Law and Politics

Political Firing in Brooklyn DA Office

April 11, 2014
By Stephanie West Special to LaborPress

Brooklyn, NY – In response to a recent story in the NY Post which stated that the firing of Brooklyn DA Detective Investigator Andrew Vecchione as political payback, based on the fact that Andrew’s father was a colleague of Joe Hynes, Detective Investigator’s Association President John Fleming stated that, “If this is true and we believe it is, than Ken Thompson has set a most dangerous precedent which will cast doubt on the impartiality of his office in general, and the use of his detectives in particular.

In my 25 years on this job I have witnessed each county have a new DA administration come on board, and never, ever have changes been made to line investigators. I personally witnessed two new administrations in the Special Narcotics Prosecutor and never did any investigator get fired.”

The DIA is concerned over the impact this will have on the detectives in Brooklyn who now are in fear that others are being lined up to be fired. There is also concern that this action will send a message to other new DA’s who come into office and decide to clean house at the investigator rank. “We are like the furniture.” Fleming said. “We have a very important role in the agency, but it never involves politics, and as a matter of public policy never should.”

Detective Vecchione began his career in the office as a security officer and was sent to the police academy two years later. He was appointed in late 2012 and was not yet assigned to any cases. He was used primarily to serve subpoenas and transport prisoners from central booking.
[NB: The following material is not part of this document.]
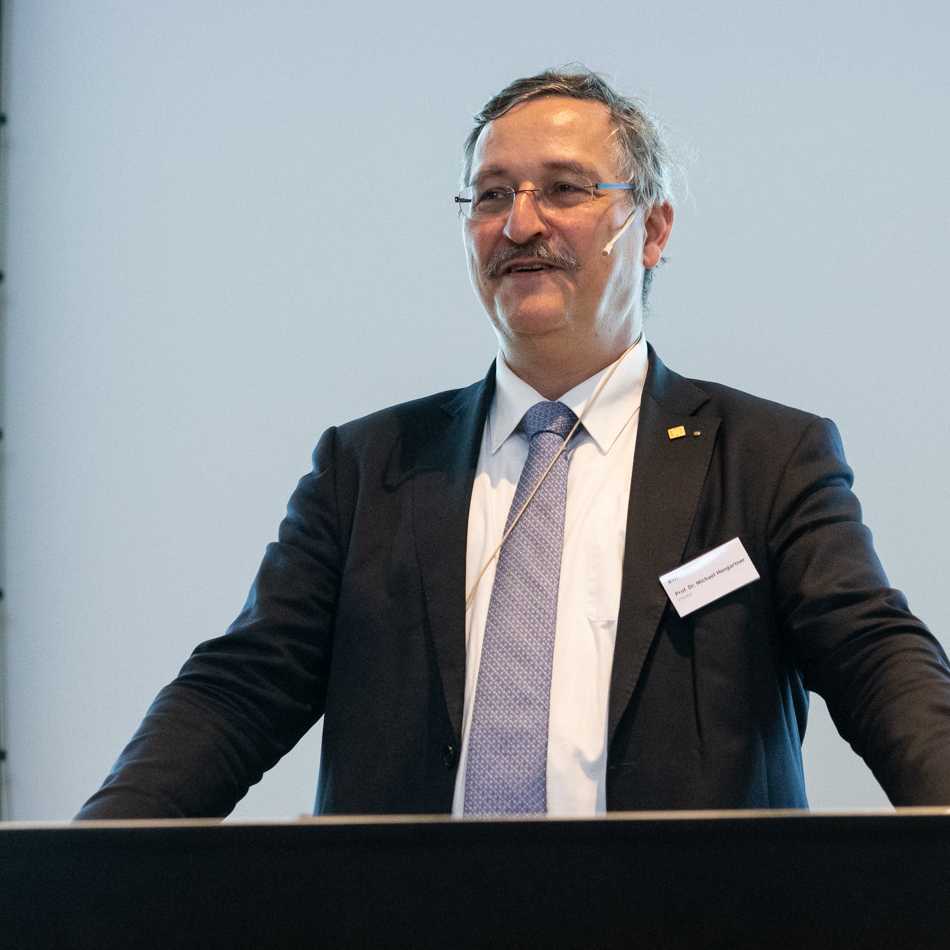 Prof Michael Hengartner, President ETH Board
District Attorney Investigators in New York City are the primary investigative arm for the District Attorney and are experienced in the areas of organized crime, narcotics trafficking, political corruption, homicide investigation, and complex frauds. They may work with other law enforcement groups or alone and report directly to the District Attorney. They have full police powers under the New York City Administrative Code and the State Criminal Procedure Law.